Please feel free to e-mail me at
and check out my Flickr Photostream

Monday, April 22, 2013

The Abita Mystery House

One of the mainstays of the American Roadside is the "Folk Art Environment".  I have been to quite a few of these and one of my absolute favorites is "The Abita Mystery House".   Formerly known as the UCM Museum, The Mystery House is a wonderful stop just across the lake from New Orleans.   At a ridiculously low price of 3 dollars, this has got to be the best roadside deal in America.

The Abita Mystery House is the brainchild of artist John Preble.  When creating the Mystery House, a large amount of his artwork his based around my favorite medium:  Alligator.

The first thing you see when entering the Mystery House is this lovely Alligator Women in an evening gown.

There is a whole collection of wonderful alligator creations including the famous "Darrell the Dogigator"

Then there are several species of "Bassigators" spread through the museum.

You have your standard bassigator.

The two headed variety....

And the grandaddy of them all..........The 22 foot Buford the Bassigator.....

An let's not forget Thelma the 32 foot alligator.

Then of course there is the Duckigator....

And his dangerous counterpart the Alligduck....

There are plenty of other indescribable alligator creations.

There are non-alligator related examples of Cryptotaxidermy as well.....

This includes a good old fashion Fiji Mermaid.

The museum includes an authentic footprint of the Honey Island Swamp Monster, which was featured on the Travel Channel's "Mysteries at the Museum".

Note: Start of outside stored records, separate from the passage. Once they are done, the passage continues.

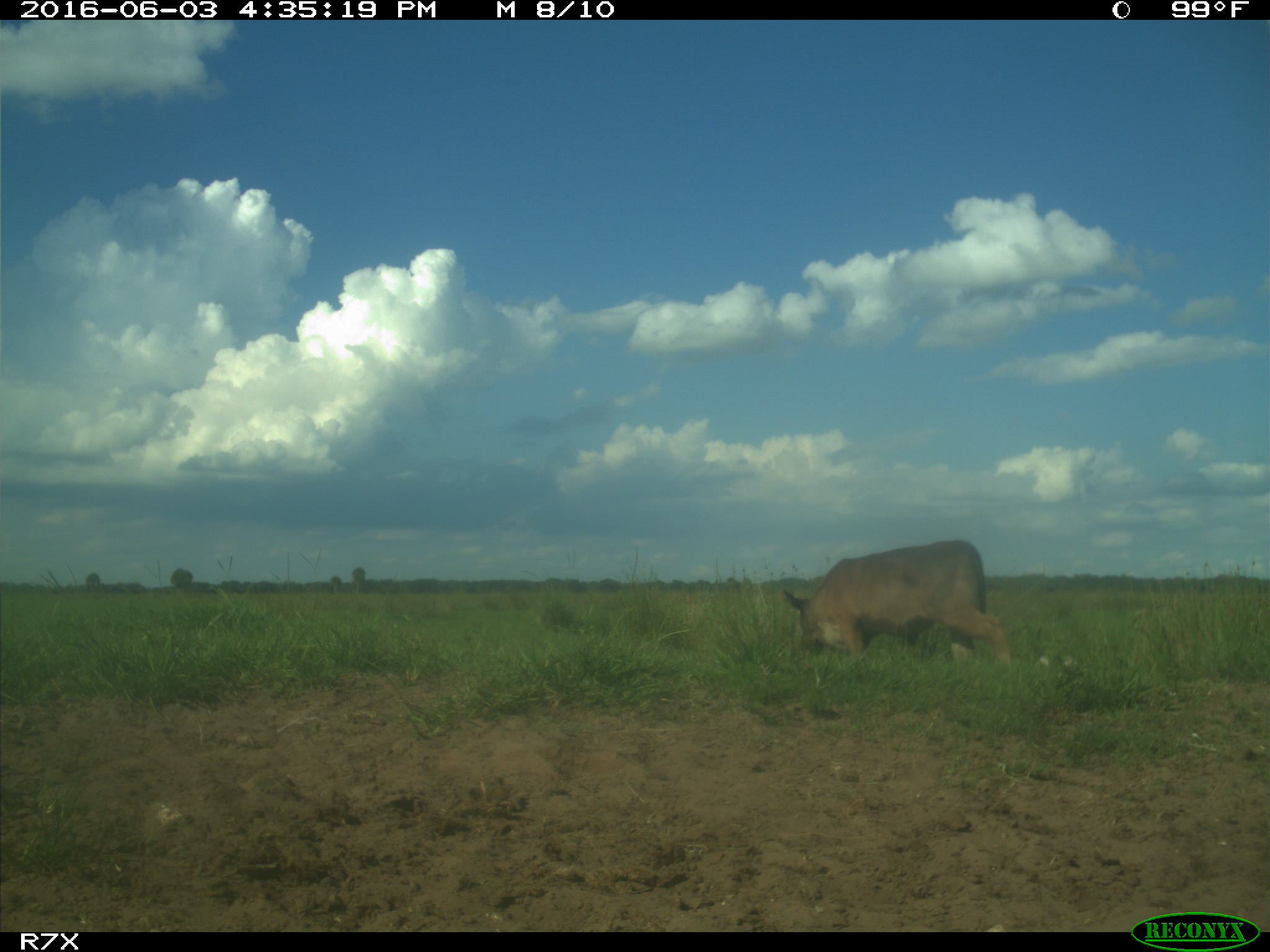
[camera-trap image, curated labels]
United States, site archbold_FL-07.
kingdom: Animalia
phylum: Chordata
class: Mammalia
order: Artiodactyla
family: Bovidae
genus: Bos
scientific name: Bos taurus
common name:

Another major part of the attraction are Preble's motorized dioramas of miniatures that portray Southern Life.

 And then there is the awesome Aliens meet Airstream exhibit....

When we visited we got a special treat....John Preble invited me and my wife back into his wrokshop and showed me some of his works in progress.

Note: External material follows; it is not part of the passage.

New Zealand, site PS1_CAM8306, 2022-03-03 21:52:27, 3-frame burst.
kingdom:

Here is John with his "Big Mouth Bass"

Here is me with one of John's horrific works in progress....

John was very friendly and even showed me what he uses to create his works.  I told him it was my dream to operate a roadside attraction and he told me that I should open a Hillbilly Museum (he felt it would do well in my part of the country).  Maybe someday......

I would definitely put this amazing place in my top five favorite roadside stops of all time.  More then worth the trip.